Tenofovir disoproxil fumarate (Tenofovir DF, TDF), the first nucleotide reverse transcriptase inhibitor approved for the treatment of HIV disease, has been associated with renal dysfunction in isolated cases. The aim of this study was to assess changes in renal parameters in individuals receiving TDF- and non-TDF-containing highly active antiretroviral therapy (HAART).

Methods

All individuals on HAART attending our clinic were included in the analysis.
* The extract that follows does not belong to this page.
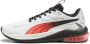 PUMA Runningschoenen X-CELL LIGHTSPEED - Thumbnail 2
Time-weighted changes in serum creatinine, calculated creatinine clearance (CCrCl) and anion-gap were assessed for individuals on TDF- and non-TDF HAART.

Results

Of 948 individuals on HAART, 290 (31%) and 618 (65%) were on TDF- and non-TDF HAART, with 40 (4%) having ceased TDF HAART. Baseline values for serum creatinine, CCrCl and anion-gap were similar for those on TDF- and non-TDF HAART. In a multivariate analysis, statistically significant differences were observed in time-weighted change from baseline in anion-gap and CCrCl between individuals on TDF- and non-TDF HAART [mean difference in change between groups: anion-gap 0.78 mmol/L (standard error, 0.19) and CCrCl−6.80 (standard error 2.2); P=0.005 and P=0.032, respectively] after adjusting for baseline anion-gap and CCrCl, respectively. Two cases of TDF-associated renal failure were observed.

Conclusion

Overt renal failure with TDF HAART is rare. However, subtle but statistically significant changes in anion-gap and CCrCl were observed which were associated with TDF HAART. These parameters may be of use in monitoring individuals on HAART.